Probation is the period during which the employer may determine if the employee is qualified
for possible inclusion in the regular force. In the case at bar, the period was for three weeks, during
Honasan’s on-the-job Training. When her services were continued after this training, the petitioners in
effect recognized that she had passed probation and was qualified to be a regular employee. Honasan
was certainly under observation during her three-week on-the-job training. If her services proved
unsatisfactory then, she could have been dropped as early as during that time. But she was not. On the
contrary, her services were continued, presumably because they were acceptable, although she was
formally places this time on probation. Even if it be supposed that the probation did not end with the
three-week period of on-the-job training, there is still no reason why that period should not be included
in the stipulated six-month period of probation. She had become a regular employee of Holiday Inn and
acquired full security of tenure as of October 15, 1991. The consequence is that she could no longer be
summarily separated on the ground invoked by petitioners. As a regular employee, she had acquired the
protection of Article 279 of the Labor Code.
The hotel’s system of double probation is a transparent scheme to circumvent the plain
mandate of the law and make it easier for it to dismiss its employees even after they shall have already
passed probation. The petitioners had ample time to summarily terminate Honasan’s services during her
period of probation if they were deemed unsatisfactory. Not having done so, they may dismiss her now
only upon proof of any of the legal grounds for the separation of regular employees, to be established
according to the prescribed procedure.
Facts
The respondent filed a complaint for illegal dismissal and damages. The Labor Arbiter rendered a
decision dismissing the claim of illegal dismissal for lack of merit. On appeal, the NLRC reverses the
decision of the Labor Arbiter ruling that respondent was denied of due process by petitioners. Although
respondent was only a probationary employee, the subsequent lapse of her probationary contract of
employment did not have the effect of validly terminating here employment because constructive
dismissal had already been effected earlier by petitioners.
Issue
Ruling
A probationary employee, like a regular employee, enjoys security of tenure. Thus, the services
of an employee who has been engaged on probationary basis may be terminated for any of the
following: (1) a just or (2) an authorized cause; and (3) when he fails to qualify as a regular employee in
accordance with reasonable standards prescribed by the employer.

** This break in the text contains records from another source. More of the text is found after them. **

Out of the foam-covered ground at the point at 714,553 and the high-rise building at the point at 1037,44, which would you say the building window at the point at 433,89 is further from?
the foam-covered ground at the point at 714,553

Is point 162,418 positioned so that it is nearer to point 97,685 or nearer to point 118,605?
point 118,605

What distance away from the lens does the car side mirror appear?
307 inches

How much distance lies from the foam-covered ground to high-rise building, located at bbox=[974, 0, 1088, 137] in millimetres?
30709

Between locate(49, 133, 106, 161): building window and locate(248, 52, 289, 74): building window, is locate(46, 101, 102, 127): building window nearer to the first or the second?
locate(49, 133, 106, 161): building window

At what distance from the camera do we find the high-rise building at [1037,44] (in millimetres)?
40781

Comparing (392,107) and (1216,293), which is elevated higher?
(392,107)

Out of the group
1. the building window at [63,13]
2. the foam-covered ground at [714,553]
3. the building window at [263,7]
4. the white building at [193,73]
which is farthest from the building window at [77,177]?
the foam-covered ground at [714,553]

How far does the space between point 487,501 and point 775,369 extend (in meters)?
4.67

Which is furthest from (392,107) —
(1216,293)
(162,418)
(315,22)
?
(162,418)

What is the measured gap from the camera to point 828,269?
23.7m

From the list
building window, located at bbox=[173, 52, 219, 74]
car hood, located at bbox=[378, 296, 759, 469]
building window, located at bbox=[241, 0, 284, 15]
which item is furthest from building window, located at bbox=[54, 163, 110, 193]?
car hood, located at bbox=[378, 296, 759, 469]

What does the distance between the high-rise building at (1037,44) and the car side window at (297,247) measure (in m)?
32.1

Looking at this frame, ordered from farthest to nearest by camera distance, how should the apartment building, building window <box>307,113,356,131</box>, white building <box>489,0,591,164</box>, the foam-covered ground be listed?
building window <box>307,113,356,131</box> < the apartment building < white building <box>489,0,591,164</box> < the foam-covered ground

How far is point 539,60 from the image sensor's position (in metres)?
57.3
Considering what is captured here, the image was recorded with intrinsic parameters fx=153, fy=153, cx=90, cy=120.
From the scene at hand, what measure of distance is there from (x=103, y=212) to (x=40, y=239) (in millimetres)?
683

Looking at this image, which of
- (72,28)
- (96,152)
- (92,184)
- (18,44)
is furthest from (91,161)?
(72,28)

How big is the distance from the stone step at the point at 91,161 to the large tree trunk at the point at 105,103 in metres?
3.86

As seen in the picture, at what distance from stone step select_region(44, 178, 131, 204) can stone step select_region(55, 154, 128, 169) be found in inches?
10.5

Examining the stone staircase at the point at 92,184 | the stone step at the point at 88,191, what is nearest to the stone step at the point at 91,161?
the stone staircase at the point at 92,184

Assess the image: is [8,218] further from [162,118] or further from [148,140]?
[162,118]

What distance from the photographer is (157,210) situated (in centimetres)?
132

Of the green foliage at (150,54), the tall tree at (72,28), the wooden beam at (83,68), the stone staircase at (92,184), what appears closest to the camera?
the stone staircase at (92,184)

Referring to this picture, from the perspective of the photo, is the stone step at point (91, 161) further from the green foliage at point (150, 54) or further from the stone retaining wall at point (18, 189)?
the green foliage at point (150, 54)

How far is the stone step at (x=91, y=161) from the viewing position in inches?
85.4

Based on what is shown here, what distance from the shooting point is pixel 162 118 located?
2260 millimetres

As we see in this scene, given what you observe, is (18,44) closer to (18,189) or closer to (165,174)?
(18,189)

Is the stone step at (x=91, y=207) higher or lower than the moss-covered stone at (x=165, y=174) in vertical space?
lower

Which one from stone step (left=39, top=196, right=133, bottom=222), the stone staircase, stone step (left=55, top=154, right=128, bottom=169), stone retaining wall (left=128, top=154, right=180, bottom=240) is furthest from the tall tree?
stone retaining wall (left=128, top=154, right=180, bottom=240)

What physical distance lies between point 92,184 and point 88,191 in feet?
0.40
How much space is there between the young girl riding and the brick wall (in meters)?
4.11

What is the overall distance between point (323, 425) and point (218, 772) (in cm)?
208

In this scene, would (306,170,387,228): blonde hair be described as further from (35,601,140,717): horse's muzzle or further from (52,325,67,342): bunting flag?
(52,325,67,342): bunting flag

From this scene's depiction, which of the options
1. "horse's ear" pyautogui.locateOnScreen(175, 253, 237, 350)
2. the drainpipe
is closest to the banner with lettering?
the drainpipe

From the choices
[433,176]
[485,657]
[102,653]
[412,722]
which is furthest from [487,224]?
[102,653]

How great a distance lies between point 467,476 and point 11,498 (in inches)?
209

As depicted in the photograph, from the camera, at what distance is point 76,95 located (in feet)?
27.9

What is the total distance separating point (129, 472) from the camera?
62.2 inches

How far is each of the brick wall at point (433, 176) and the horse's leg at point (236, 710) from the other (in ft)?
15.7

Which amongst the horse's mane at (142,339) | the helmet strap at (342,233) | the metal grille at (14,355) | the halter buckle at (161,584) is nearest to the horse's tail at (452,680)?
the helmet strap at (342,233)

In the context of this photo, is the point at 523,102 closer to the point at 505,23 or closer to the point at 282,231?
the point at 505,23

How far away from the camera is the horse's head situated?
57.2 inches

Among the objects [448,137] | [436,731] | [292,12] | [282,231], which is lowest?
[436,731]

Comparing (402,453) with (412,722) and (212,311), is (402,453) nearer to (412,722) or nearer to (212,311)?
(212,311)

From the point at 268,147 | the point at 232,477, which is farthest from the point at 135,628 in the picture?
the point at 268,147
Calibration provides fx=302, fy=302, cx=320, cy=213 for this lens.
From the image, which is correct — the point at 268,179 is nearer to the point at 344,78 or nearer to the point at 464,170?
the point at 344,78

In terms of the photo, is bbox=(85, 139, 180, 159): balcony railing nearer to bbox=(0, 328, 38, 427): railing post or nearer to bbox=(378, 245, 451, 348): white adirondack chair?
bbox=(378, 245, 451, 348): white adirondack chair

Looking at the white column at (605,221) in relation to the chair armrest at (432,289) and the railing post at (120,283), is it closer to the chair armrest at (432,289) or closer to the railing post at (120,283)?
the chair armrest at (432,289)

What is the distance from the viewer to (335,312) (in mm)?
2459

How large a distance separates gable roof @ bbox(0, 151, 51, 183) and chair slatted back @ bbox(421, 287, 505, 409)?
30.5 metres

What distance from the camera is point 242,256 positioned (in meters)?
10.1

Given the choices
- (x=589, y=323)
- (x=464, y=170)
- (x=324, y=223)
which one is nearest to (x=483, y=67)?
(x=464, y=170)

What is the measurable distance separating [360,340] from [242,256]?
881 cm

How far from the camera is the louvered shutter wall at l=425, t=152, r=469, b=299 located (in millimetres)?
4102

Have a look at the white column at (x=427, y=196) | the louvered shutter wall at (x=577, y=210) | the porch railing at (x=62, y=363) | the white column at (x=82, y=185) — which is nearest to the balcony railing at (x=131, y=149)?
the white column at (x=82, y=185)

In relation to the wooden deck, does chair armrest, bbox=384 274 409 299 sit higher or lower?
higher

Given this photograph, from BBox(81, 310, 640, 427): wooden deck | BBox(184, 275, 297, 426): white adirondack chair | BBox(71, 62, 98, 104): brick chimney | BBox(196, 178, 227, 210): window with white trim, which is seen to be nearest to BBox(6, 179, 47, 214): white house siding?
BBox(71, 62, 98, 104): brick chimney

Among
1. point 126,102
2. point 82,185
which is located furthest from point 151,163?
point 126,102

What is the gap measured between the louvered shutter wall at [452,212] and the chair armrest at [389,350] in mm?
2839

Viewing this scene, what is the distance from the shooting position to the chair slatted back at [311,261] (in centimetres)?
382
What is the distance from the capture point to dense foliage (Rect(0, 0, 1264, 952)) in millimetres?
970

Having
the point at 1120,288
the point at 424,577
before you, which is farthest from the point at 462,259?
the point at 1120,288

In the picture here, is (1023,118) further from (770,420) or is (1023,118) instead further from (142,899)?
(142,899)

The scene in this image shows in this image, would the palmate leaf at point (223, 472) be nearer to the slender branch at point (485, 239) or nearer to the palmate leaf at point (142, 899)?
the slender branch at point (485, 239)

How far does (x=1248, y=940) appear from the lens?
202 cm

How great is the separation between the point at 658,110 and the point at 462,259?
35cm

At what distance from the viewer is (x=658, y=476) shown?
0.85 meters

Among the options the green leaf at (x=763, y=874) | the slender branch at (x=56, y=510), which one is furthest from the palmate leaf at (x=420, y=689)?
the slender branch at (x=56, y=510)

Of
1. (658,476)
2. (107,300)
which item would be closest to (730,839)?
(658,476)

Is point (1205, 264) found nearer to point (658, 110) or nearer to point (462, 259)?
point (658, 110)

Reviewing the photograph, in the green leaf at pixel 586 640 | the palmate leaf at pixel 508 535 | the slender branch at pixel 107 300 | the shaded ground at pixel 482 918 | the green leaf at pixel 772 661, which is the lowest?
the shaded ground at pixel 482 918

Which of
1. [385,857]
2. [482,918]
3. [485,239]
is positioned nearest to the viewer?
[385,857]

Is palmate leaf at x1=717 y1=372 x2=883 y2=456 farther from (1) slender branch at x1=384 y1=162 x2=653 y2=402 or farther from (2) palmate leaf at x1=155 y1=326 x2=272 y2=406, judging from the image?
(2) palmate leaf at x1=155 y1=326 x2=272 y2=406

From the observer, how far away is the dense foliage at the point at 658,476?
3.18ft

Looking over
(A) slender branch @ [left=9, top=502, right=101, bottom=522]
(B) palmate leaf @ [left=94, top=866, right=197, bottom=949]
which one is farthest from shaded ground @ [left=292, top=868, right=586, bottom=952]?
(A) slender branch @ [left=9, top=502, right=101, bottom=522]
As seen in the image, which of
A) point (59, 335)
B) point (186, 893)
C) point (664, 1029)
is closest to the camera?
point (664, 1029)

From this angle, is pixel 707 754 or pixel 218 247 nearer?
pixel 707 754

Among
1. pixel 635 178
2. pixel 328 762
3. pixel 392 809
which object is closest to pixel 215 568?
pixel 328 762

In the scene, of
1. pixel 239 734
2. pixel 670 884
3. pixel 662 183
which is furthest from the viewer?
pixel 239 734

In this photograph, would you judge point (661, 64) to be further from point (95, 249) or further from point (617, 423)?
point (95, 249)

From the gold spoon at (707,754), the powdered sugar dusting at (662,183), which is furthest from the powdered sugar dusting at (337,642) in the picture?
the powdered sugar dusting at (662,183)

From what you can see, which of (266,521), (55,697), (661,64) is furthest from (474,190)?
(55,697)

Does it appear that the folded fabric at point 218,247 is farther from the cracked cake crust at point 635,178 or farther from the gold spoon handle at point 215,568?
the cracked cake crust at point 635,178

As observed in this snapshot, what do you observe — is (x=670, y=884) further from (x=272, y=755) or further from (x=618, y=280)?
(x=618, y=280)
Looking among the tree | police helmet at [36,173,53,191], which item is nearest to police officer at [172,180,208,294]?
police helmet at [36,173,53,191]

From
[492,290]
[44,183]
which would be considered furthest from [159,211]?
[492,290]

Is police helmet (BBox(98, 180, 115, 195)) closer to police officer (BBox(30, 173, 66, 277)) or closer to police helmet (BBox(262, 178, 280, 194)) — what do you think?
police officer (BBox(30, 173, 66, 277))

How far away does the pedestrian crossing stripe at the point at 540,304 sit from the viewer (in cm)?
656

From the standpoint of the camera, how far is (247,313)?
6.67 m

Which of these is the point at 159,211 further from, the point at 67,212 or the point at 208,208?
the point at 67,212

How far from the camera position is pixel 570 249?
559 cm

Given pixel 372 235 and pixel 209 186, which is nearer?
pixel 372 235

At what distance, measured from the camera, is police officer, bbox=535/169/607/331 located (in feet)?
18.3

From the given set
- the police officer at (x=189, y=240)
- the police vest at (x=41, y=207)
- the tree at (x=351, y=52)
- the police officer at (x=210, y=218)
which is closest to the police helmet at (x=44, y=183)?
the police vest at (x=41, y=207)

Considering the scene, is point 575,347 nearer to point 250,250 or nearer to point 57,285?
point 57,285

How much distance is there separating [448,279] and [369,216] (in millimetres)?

In the instant case, petitioners failed to accord respondent substantive and procedural due
process. The haphazard manners in the investigation of the missing cash, which was left to the
determination of the police authorities and the Prosecutor’s Office, left respondent with no choice but
to cry foul. Administrative investigation was not conducted by petitioner Supermarket. On the same day
that the missing money was reported by respondent to her immediate supervisor, the company already
pre-judged her guilt without proper investigation, and instantly reported her to the police as the
suspected thief, which resulted in her languishing in jail for two weeks. As correctly pointed out by the
NLRC, the due process requirements under the Labor Code are mandatory and may not be supplanted
by police investigation or court proceedings.